What Is Synthesis?

Sound Is Vibration

Put your hand on a speaker cone while music plays. You feel it moving — pushing out, pulling back, pushing out again. That back-and-forth motion pushes air molecules together, then lets them spread apart, creating alternating zones of high and low pressure that radiate outward from the speaker like ripples in water. When those pressure waves reach your ear, your eardrum vibrates in sympathy. Your brain interprets that vibration as sound.

The speed of that vibration determines the pitch you hear. A slow vibration — say, 80 cycles per second — sounds low. A bass note. A fast vibration at 4,000 cycles per second sounds high and piercing. The human ear can detect vibrations roughly between 20 Hz and 20,000 Hz, though the upper range shrinks with age and exposure.

The shape of the vibration — its waveform — determines the tone color, or timbre. A perfectly smooth, rounded vibration produces a pure tone with no character: a sine wave. A jagged, angular vibration produces something bright and buzzy.
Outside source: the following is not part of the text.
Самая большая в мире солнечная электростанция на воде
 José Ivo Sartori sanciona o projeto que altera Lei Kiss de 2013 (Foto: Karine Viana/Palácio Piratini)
The same pitch can sound like a flute or a chainsaw depending on the shape of the wave. That shape is what synthesis manipulates.

The Harmonic Series

Play a single note on a piano. You hear one pitch, but what’s actually happening is more complex. The string vibrates at its full length — that’s the fundamental frequency, the pitch you’d name if someone asked “what note is that?” But the string is also vibrating in halves, thirds, quarters, fifths, and so on, all at the same time. Each of those partial vibrations produces its own frequency, and those frequencies stack on top of the fundamental.

If the fundamental is 100 Hz, the harmonics fall at 200 Hz, 300 Hz, 400 Hz, 500 Hz, and upward in a predictable series. The second harmonic (200 Hz) is an octave above the fundamental. The third (300 Hz) is an octave and a fifth. The fourth (400 Hz) is two octaves. The fifth harmonic (500 Hz) is two octaves and a major third. This isn’t arbitrary — it comes from the physics of vibration. Every acoustic instrument obeys the same series.

What makes a trumpet sound different from a clarinet, even when they play the same note, is the relative loudness of each harmonic. A trumpet has strong upper harmonics — lots of energy at the 5th, 6th, 7th multiples and beyond. A clarinet emphasizes odd-numbered harmonics (1st, 3rd, 5th, 7th) because of its cylindrical bore. A flute is almost all fundamental with very little harmonic content, which is why it sounds “pure.”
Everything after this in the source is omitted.